[Data records]
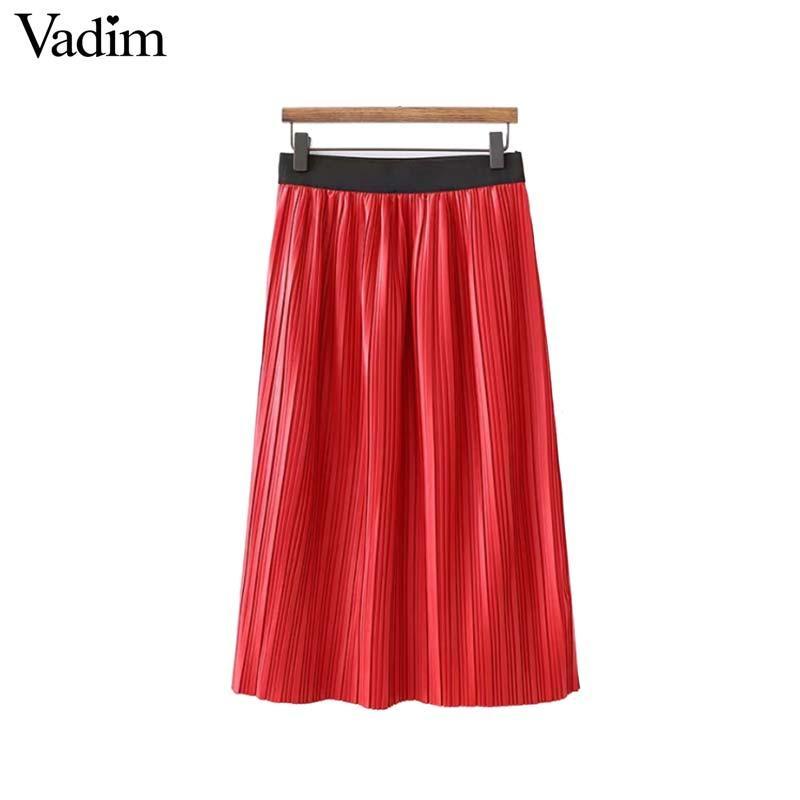 Compre Vadim Mujer PU Cuero Faldas Plisadas Rojas Faldas Mujer Cintura  Elástica Sólido Femenino Elegante Casual Elegante Midi Falda BA247 A  25.04  Del ... 9a036b2483cf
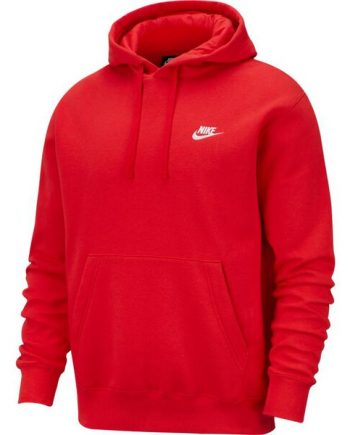Nike Sportswear Club Fleece Pullover Red Hoodie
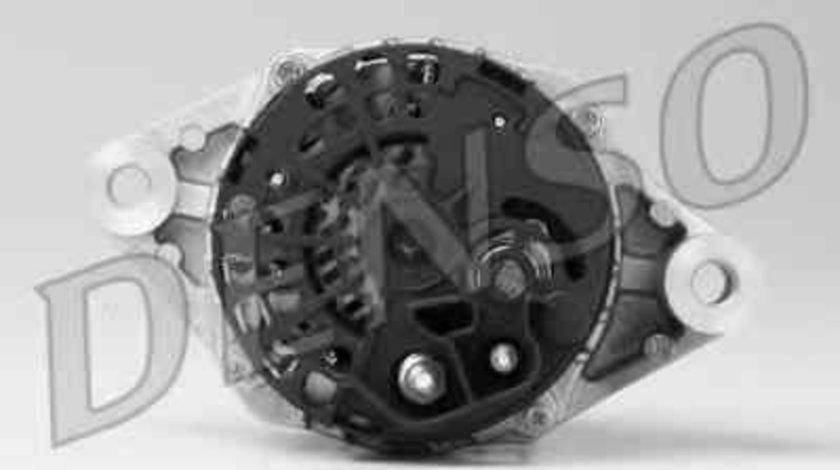 Generator / Alternator FIAT PUNTO EVO 199 DENSO DAN994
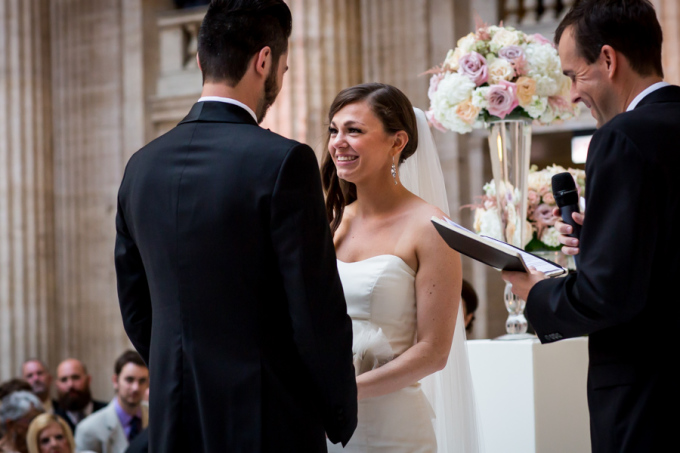 27. Union Station Wedding. Steve Koo Photography. Sweetchic Events. Ceremony
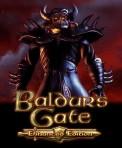 Baldurs Gate Enhanced Edition Cover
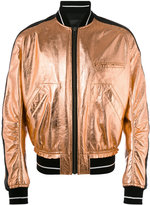 Haider Ackermann metallic bomber jacket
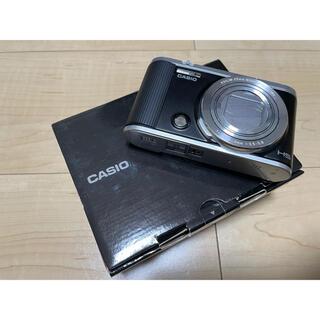 CASIO - EXILM EX-ZR1800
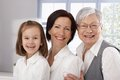 Three generations of happy women mother grandmother and little girl Royalty Free Stock Photos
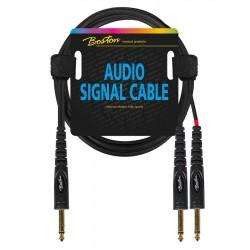 Boston Audio Signal Kabel stereo jack/2 x mono jack 9 meter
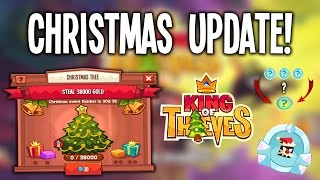 getlinkyoutube.com-CHRISTMAS UPDATE + COMPLETING CHRISTMAS GOALS | King of Thieves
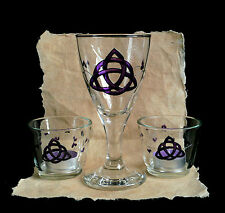 Chalice & Candle Holder  Wicca Pagan Altar Triquetra Hand-fasting Gift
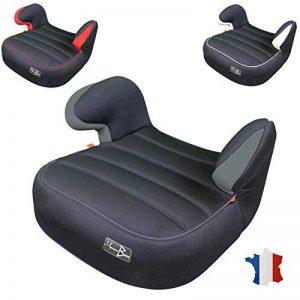 siège auto isofix enfant TOP 1 image 0 produit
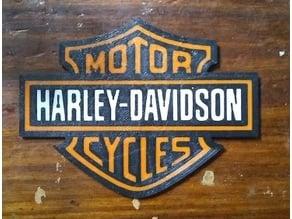 Harley-Davidson Logo multi color print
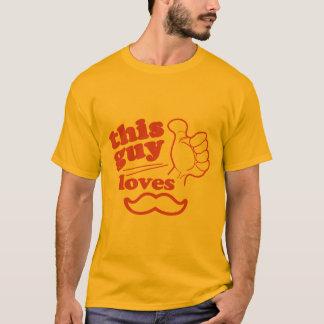 この人は髭を愛します Tシャツ
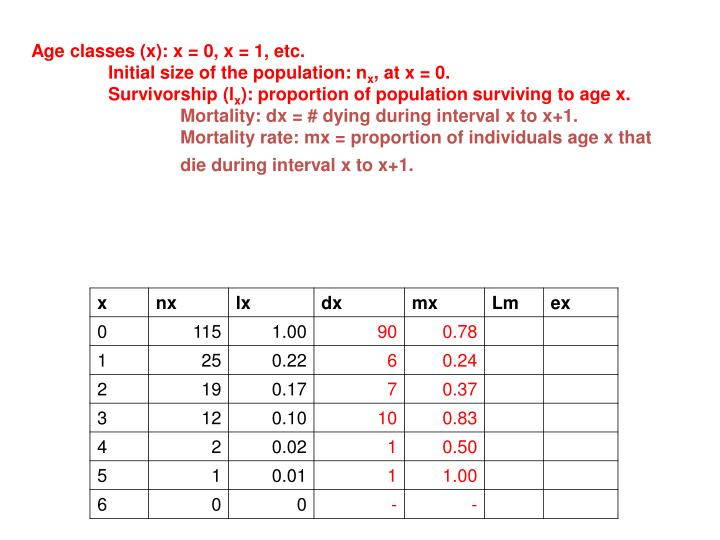 Age classes (x): x = 0, x = 1, etc.
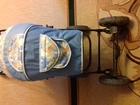 Скачать бесплатно фото  Продам коляску трансформер Bogus, 36659105 в Новосибирске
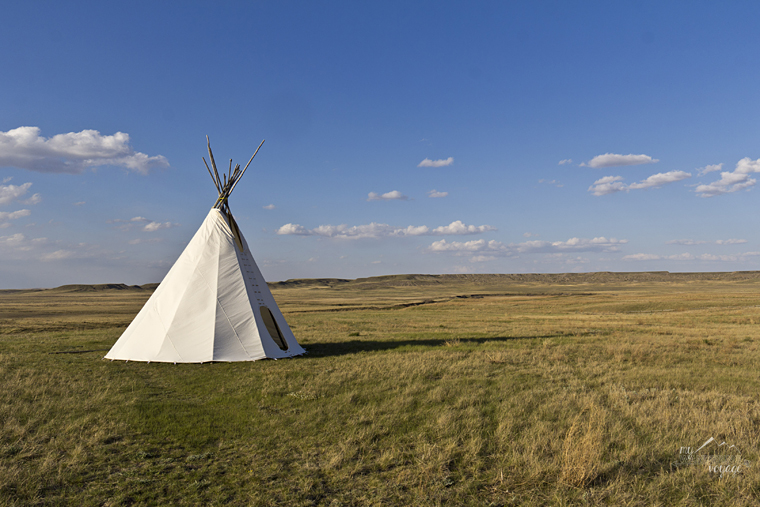 Grass Lands National Park, Saskatchewan, Canada - Fire and Ice: A Canadian Road Trip | My Wandering Voyage travel blog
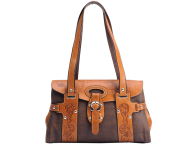 brown women fancy handbag free png download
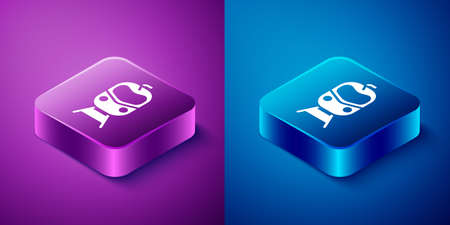 Isometric Train and railway icon isolated on blue and purple background. Public transportation symbol. Subway train transport. Square button. Vector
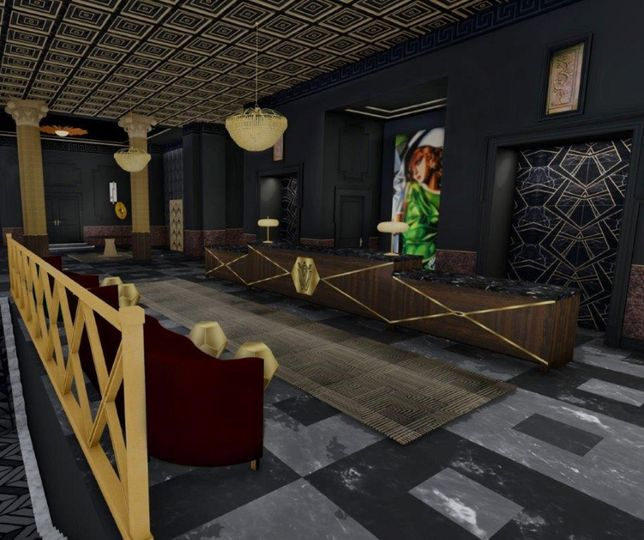 An Art Deco inspired lobby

EXERCISE PROMPT:
The expected output is an exact retyping of the lines from the line with "CASIO - EXILM EX-ZR1800" through the last line of the data, with both ends kept and the pictures dropped.

COMPLETED EXERCISE:
 CASIO - EXILM EX-ZR1800
 Three generations of happy women mother grandmother and little girl Royalty Free Stock Photos
 Boston Audio Signal Kabel stereo jack/2 x mono jack 9 meter
 getlinkyoutube.com-CHRISTMAS UPDATE + COMPLETING CHRISTMAS GOALS | King of Thieves
 Chalice & Candle Holder  Wicca Pagan Altar Triquetra Hand-fasting Gift
 siège auto isofix enfant TOP 1 image 0 produit
 Harley-Davidson Logo multi color print
 この人は髭を愛します Tシャツ
 Age classes (x): x = 0, x = 1, etc.
 Скачать бесплатно фото  Продам коляску трансформер Bogus, 36659105 в Новосибирске
 Grass Lands National Park, Saskatchewan, Canada - Fire and Ice: A Canadian Road Trip | My Wandering Voyage travel blog
 brown women fancy handbag free png download
 Isometric Train and railway icon isolated on blue and purple background. Public transportation symbol. Subway train transport. Square button. Vector
 An Art Deco inspired lobby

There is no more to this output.